Executing with MATLAB

  1. Navigate to the respective directory:
cd ./online-tubes/EXP_without_BBOX
  1. Change the paths based on where the data (saved detections) is located and results need saving in I01onlineTubes.m and utils/initDatasetOpts.m.
  2. Execute I01onlineTubes.m. When executing using command line:
matlab -batch "I01onlineTubes.m"

Executing with Octave

  1. Navigate to the respective directory:
cd ./online-tubes/EXP_without_BBOX
  1. Change the paths based on where the data (saved detections) is located and results need saving in I01onlineTubes.m and utils/initDatasetOpts.m.
  2. Execute I01onlineTubes.m. When executing using command line:
octave I01onlineTubes.m

There can be errors when running the current scripts in Octave. This is due to -v7.3 argument used in save() function in MATLAB scripts.

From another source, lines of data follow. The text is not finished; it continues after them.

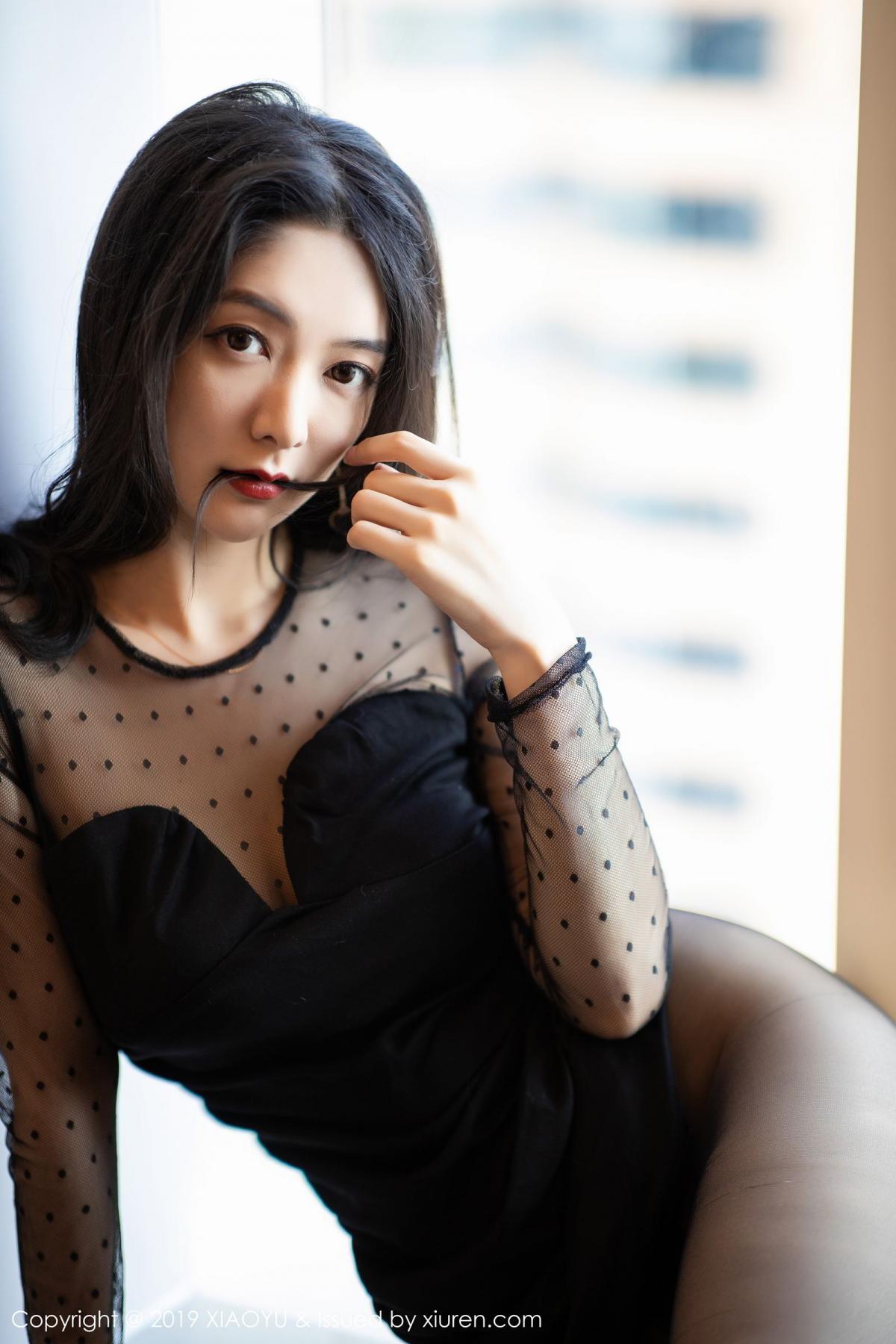 [XiaoYu] Vol.161 Di Yi 12P, Di Yi, XiaoYu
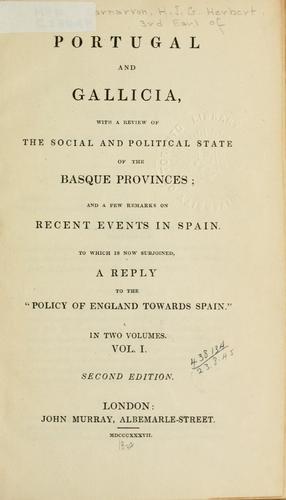Portugal and Galicia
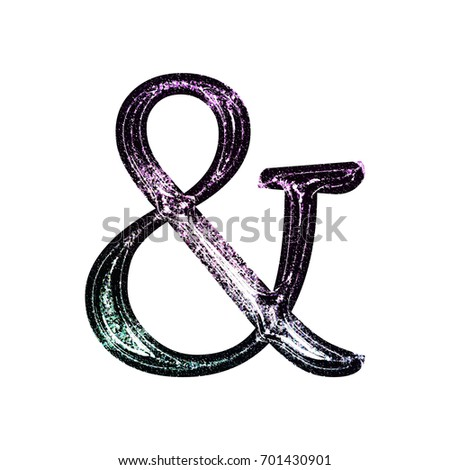 painted ampersand stock images royaltyfree images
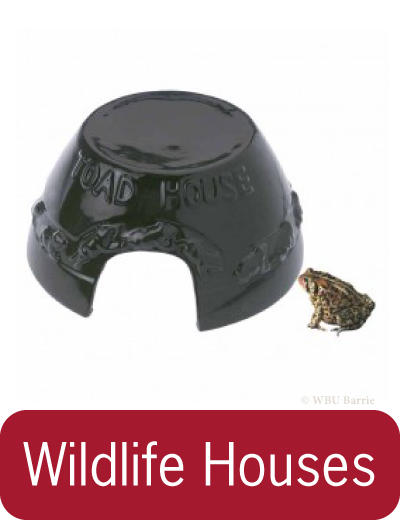 Wildlife Houses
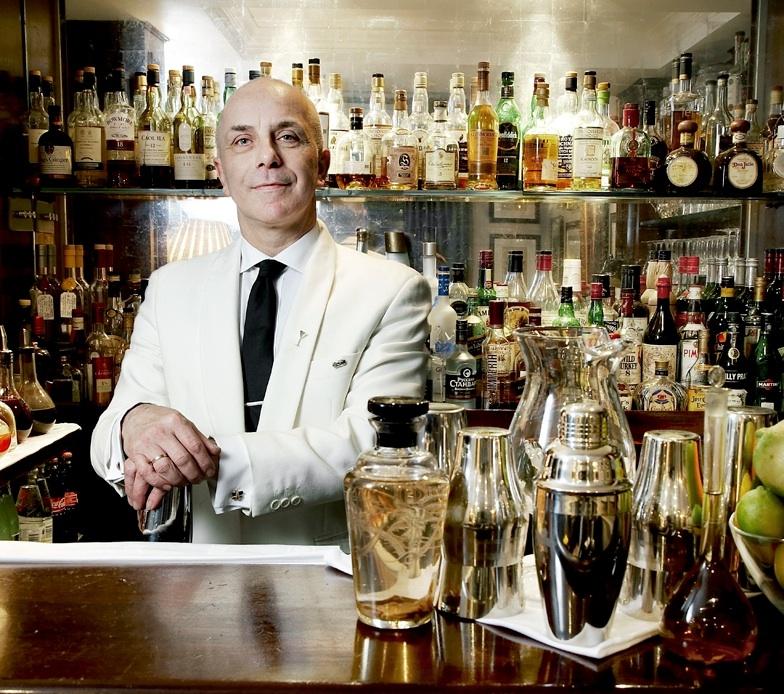 dukes-barman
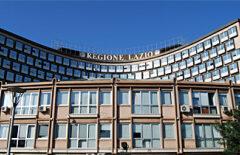 REGIONE LAZIO/Salatto: bonus per i correntisti truffati dalle banche
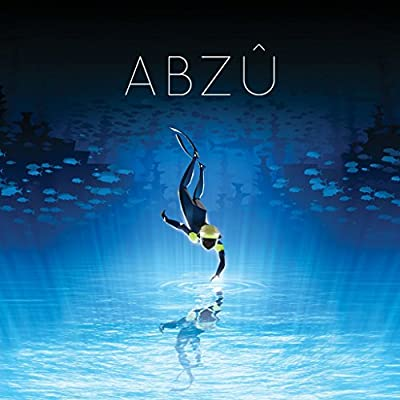 Abzu - PS4 [Digital Code]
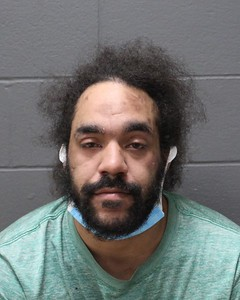 hartford-man-accused-of-sexually-assaulting-choking-southington-resident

You can simply remove the -v7.3 argument in save() functions and run without errors.

Performance

We describe our experimental results and compare them with state-of-the-art offline and online methods that use either RGB or both RGB and OF inputs. Further, for comparison we present results on action localization using only the appearance (A) information extracted by a single frame. The results of our proposed method presented in Table demonstrate that we are able to achieve state-of-the-art performance.

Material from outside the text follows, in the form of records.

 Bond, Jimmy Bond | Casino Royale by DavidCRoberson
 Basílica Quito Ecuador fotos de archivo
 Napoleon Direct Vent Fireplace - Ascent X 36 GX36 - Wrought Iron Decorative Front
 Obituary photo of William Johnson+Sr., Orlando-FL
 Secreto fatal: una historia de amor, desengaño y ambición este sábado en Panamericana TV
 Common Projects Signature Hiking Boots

ST action localization results (v-mAP) on UCF101-24 and J-HMDB21 datasets
Method UCF101-24 J-HMDB21 FPS
f-mAP
@0.5
v-mAP f-mAP
@0.5
v-mAP
0.2 0.5 0.75 0.5:0.95 0.2 0.5 0.75 0.5:0.95
Saha et al.[3] - 66.6 36.4 7.9 14.4 - 72.6 71.5 43.3 40.0 4
Peng et al.[4] 65.7 72.9 - - - 58.5 74.3 73.1 - - -
Zhang et al.[5] 67.7 74.8 46.6 16.7 21.9 37.4 - - - - 37.8
ROAD+AF[6] - 73.5 46.3 15.0 20.4 - 70.8 70.1 43.7 39.7 7
ROAD+RTF[6] - 70.2 43.0 14.5 19.2 - 66.0 63.9 35.1 34.4 28
ROAD (A)[6] - 69.8 40.9 15.5 18.7 - 60.8 59.7 37.5 33.9 40
Ours (A) 71.8 70.2 44.3 16.6 20.6 51.2 59.3 59.2 48.2 41.2 52.9
Ours 74.7 72.7 43.1 16.8 20.2 50.5 58.9 58.4 49.5 40.6 41.8

We analyze the inference times for different variations of our pipeline based on the different modules in the framework and the overall inference time in the below Table. Evidently, any preprocessing will have an impact on the inference time. Thus, the SS-map achieves a balance between the run-time and the accuracy over the other variations in the framework.

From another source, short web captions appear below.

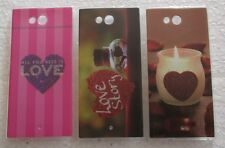 Samsung Galaxy Note i9220/N7000 Back Cover Cases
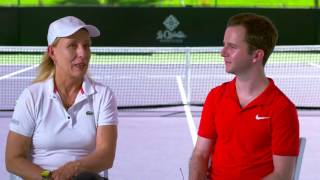 """Martina Navratilova talks about her experience on """"Dances With The Stars,"""" and how dancing and playing doubles tennis is similar.Click here to get a free preview of Martina's """"Doubles At Any Age"""" coaching program:http://www.fuzzyyellowballs.com/youtuberedirect/?video=cY7ly5ELP1o"""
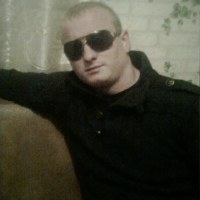 СлавикСотниченко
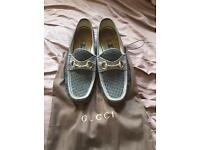 Gucci grey loafers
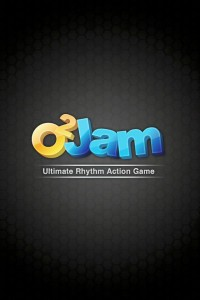 O2Jam U for iOS Splash Screen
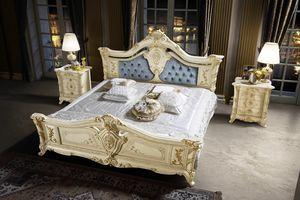 Madame Royale cama, Preciosa cama tallada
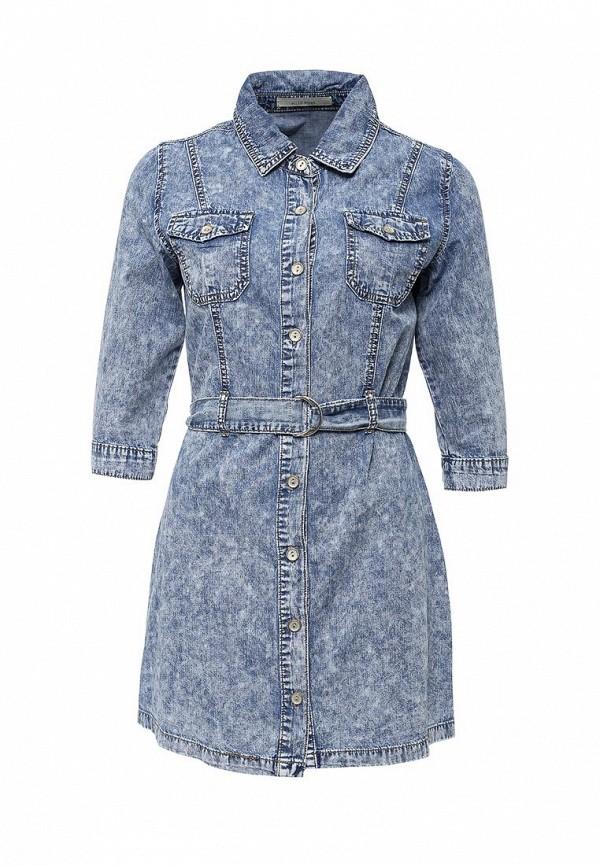 Платье джинсовое Kiss Pink R18-T3031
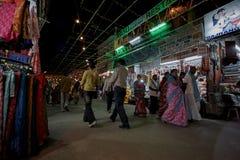 Pushkar δίκαιος sadar bazaar pushkar κύριος δρόμος ajmer πλησίον Rajasthan αγορών MELA στοκ εικόνες με δικαίωμα ελεύθερης χρήσης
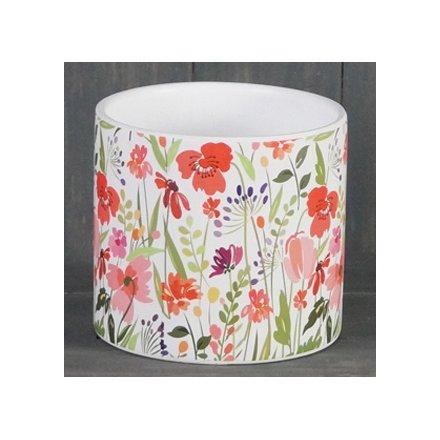 Bright Meadow Ceramic Pot, 14cm
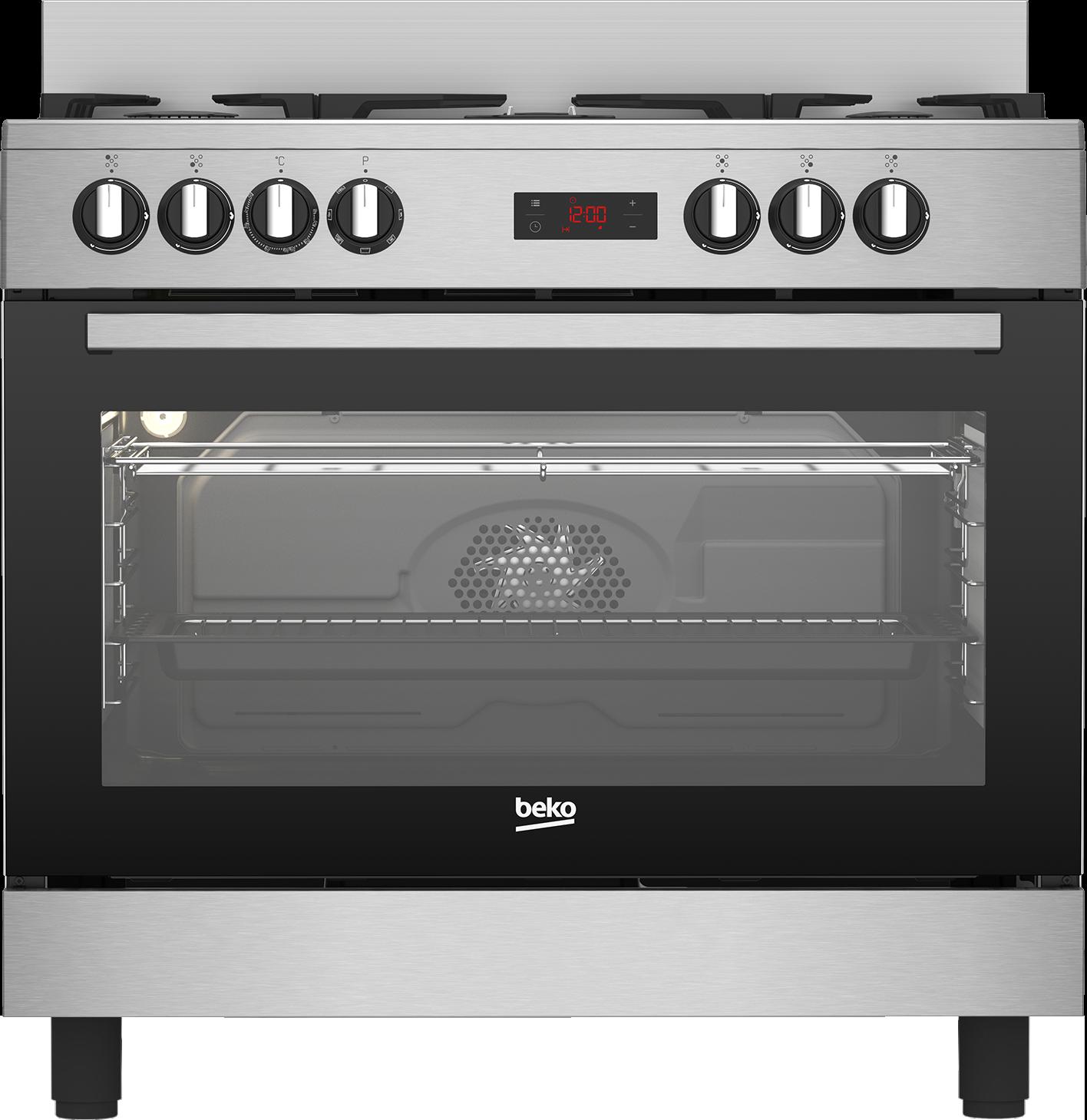 BEKO GM15325DX - Cuisinière gaz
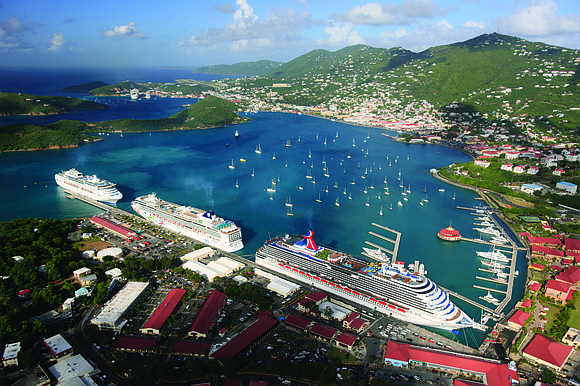 The U.S. Virgin Islands is advancing plans to improve its visitor experience for cruise ship passengers.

Inference Run Time Analysis
Framework Module Ours A + DSIM A + It-1 A A + RTF A + AF
Temporal INFO EXT (ms) 5.0 5.0 - - 7.0 110.0
Detection network (ms) 16.4 16.4 16.4 16.4 16.4 16.4
Tube generation time (ms) 2.5 2.5 2.5 2.5 3.0 3.0
Overall (ms) 23.9 23.9 18.9 18.9 26.4 129.4

Citation

@article{abeywardena2021korsal,
  title={KORSAL: Key-point Detection based Online Real-Time Spatio-Temporal Action Localization},
  author={Abeywardena, Kalana and Sumanthiran, Shechem and Jayasundara, Sakuna and Karunasena, Sachira and Rodrigo, Ranga and Jayasekara, Peshala},
  journal={arXiv preprint arXiv:2111.03319},
  year={2021}
}
@INPROCEEDINGS{10288973,
  author={Abeywardena, Kalana and Sumanthiran, Shechem and Jayasundara, Sakuna and Karunasena, Sachira and Rodrigo, Ranga and Jayasekara, Peshala},
  booktitle={2023 IEEE Canadian Conference on Electrical and Computer Engineering (CCECE)}, 
  title={KORSAL: Key-Point Based Online Real-Time Spatio-Temporal Action Localization}, 
  year={2023},
  volume={},
  number={},
  pages={279-284},
  doi={10.1109/CCECE58730.2023.10288973}}

Reference

[1] Khurram Soomro, Amir Roshan Zamir, and Mubarak Shah. Ucf101: A dataset of 101 human actions classes from videos in the wild. arXiv preprint arXiv:1212.0402, 2012. \

[2] H. Jhuang, J. Gall, S. Zuffi, C. Schmid, and M. J. Black. Towards understanding action recognition. In International Conf. on Computer Vision (ICCV), pages 3192–3199, December 2013.

[3] Suman Saha, Gurkirt Singh, Michael Sapienza, Philip HS Torr, and Fabio Cuzzolin. Deep learning for detecting multiple space-time action tubes in videos. arXiv preprint arXiv:1608.01529, 2016.

[4] Xiaojiang Peng and Cordelia Schmid. Multi-region two-stream r-cnn for action detection. In ECCV, pages 744–759. Springer, 2016.

[5] Dejun Zhang, Linchao He, Zhigang Tu, Shifu Zhang, Fei Han, and Boxiong Yang. Learning motion representation for real-time spatio-temporal action localization. Pattern Recognition, 103:107312, 2020.